The phenomenon has occurred during every major recession in U.S. history and multiple explanations for it have been proposed, but new research from the University of Notre Dame and Bocconi University, for the first time, shows that women’s motivations during these economically challenging times have moved beyond women’s instinctive need for a male provider.
Women are using makeup to get ahead professionally, according to “Strategically Stunning: The Professional Motivations Behind the Lipstick Effect,” forthcoming in Psychological Science from McKenzie Rees, postdoctoral teaching and research associate in Notre Dame’s Mendoza College of Business, and Ekaterina Netchaeva, assistant professor in the Department of Management and Technology at Bocconi University.
Lipstick sales reportedly soared following the 9/11 terrorist attacks, and in 2008 when the rest of the economy suffered record sales declines, cosmetics giant L’Oreal’s figures revealed sales growth of 5.3 percent. Rees says women weren’t simply hoping to lure a financially stable partner, as past research has indicated.
McKenzie Rees McKenzie Rees
“We show that women use makeup to ensure that they achieve their professional ambitions as well as their romantic ambitions,” she says. “Previous work on the lipstick effect has argued that women only use beauty products to attract a romantic partner. Our work suggests that women not only use makeup as a tool in professional settings, but that they may even prefer it over relying upon a romantic partner for monetary resources that they need to survive in economically challenging times.”

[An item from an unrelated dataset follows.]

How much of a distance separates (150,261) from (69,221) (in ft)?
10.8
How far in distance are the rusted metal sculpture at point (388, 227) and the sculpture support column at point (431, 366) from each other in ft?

Among the studies they conducted for this article, the researchers surveyed an employed sample of U.S. women to understand the nature of the relationship between economic difficulty, professional and romantic goals, and their makeup preferences. The experiment demonstrated that women who are concerned about the economy are interested in obtaining the needed monetary resources through a combination of a romantic partner and favorable impressions in the workplace — the goals they attempt to achieve through makeup use.
In other experiments, the researchers employed samples of both employed and unemployed U.S. women. They asked women to either assess their concern for the economy or read articles with varying suggestions that the economy was headed toward a recession. Then, participants were asked to choose between products that promised to make them more appealing to men or products that promised to improve their professional image. Results showed that when women were concerned about the declining economy, they were more likely to prefer products that improved their professional image, even when such products explicitly stated that they would not also help their appeal to men.
“Our research demonstrates that women who are concerned about their economic situation no longer look to a man to alleviate their concern,” Rees says. “Rather, they are willing, and even prefer to take the matter into their own hands and improve their economic situation on their own. Women have recognized that enhancing their appearance can help them in this pursuit, and thus seem to favor improving their professional appearance over their romantic attractiveness, which suggests they are more motivated to obtain resources through a job than through a partner.”
Rees’ research focuses on areas related to ways in which various roles in an organization influence ethical behavior, ethical decision making in competitive contexts and the obligations and responsibilities that individuals feel in high-profile roles.